Phoenix housing prices continue to decline, index shows
Phoenix-area home prices fell in July for the 17th consecutive month, tying a record for prolonged declines set more than a decade ago.
The Arizona State University-Repeat Sales Index shows average metro Phoenix home prices declined by 24 percent from July 2007 to July 2008. It was the fifth month in a row that home prices declined by double digits.
The Phoenix area has seen house prices drop for 17 straight months now, a string of declines equaled only during the last serious real estate recession in Arizona in the early 1990s.
On a positive note, the rate of decline in home sale prices continues to level off, says Karl Guntermann, the Fred E. Taylor Professor of Real Estate at the W. P. Carey School of Business at Arizona State University. Even though the year-over-year percentage drop was steep in July, the rate of decline was only 1 percent faster than in June.
But prices still are nowhere near to bottoming out, Guntermann says. In fact, he says preliminary figures indicate that average sale prices continued the downward trend in August and September.

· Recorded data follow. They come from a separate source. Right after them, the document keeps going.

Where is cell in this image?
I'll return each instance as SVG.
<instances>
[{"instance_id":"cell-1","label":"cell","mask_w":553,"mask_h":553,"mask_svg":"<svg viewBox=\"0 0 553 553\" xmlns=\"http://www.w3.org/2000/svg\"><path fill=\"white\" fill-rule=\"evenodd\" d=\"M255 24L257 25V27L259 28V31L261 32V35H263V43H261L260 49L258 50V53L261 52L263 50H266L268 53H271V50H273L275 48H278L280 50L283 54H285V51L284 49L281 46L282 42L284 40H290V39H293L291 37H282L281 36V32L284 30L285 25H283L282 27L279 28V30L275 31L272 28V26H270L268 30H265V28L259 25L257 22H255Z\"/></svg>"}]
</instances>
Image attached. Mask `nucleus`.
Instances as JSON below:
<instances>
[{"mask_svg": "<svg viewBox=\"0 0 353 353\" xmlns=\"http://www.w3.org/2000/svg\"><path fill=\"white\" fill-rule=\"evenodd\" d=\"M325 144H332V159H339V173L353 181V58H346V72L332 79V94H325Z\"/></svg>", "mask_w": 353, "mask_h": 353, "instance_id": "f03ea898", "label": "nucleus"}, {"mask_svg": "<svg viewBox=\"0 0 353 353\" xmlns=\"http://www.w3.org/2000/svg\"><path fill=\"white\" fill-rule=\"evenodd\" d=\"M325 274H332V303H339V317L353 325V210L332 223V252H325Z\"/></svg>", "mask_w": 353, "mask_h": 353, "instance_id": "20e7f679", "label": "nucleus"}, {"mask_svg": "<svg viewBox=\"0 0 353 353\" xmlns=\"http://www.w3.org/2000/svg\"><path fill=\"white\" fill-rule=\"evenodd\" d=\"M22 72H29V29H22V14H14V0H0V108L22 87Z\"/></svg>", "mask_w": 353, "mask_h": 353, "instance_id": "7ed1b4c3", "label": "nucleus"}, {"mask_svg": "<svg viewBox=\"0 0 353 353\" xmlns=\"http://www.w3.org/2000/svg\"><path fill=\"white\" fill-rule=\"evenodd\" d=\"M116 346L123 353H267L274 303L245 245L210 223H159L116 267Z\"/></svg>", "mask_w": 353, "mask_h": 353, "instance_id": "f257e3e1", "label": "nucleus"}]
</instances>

“The good news of a slowing rate of decline must be tempered with the realization that the decline may not level off until the RSI is down close to 30 percent from the prior year,” says Guntermann, who compiles the ASU-RSI with research assistant Alex Horenstein. “It probably will take months for the index to move up to zero, which would mean that house prices have stopped declining from one year ago.”
The biggest year-over-year drop in July – 36 percent -- was recorded in the Southwest Valley. The smallest decline was 14 percent, recorded in the Northeast Valley.
The ASU-RSI is based on repeat sales, the most reliable way to estimate price changes in the housing market. Repeat sales compare the prices of a single house against itself at different points in time, instead of comparing different homes with different quality factors.
The ASU-RSI is produced through the Center for Real Estate Theory and Practice at the W. P. Carey School of Business. The current report and archived previous reports are available at the Division of Real Estate - Repeat Sales Reports.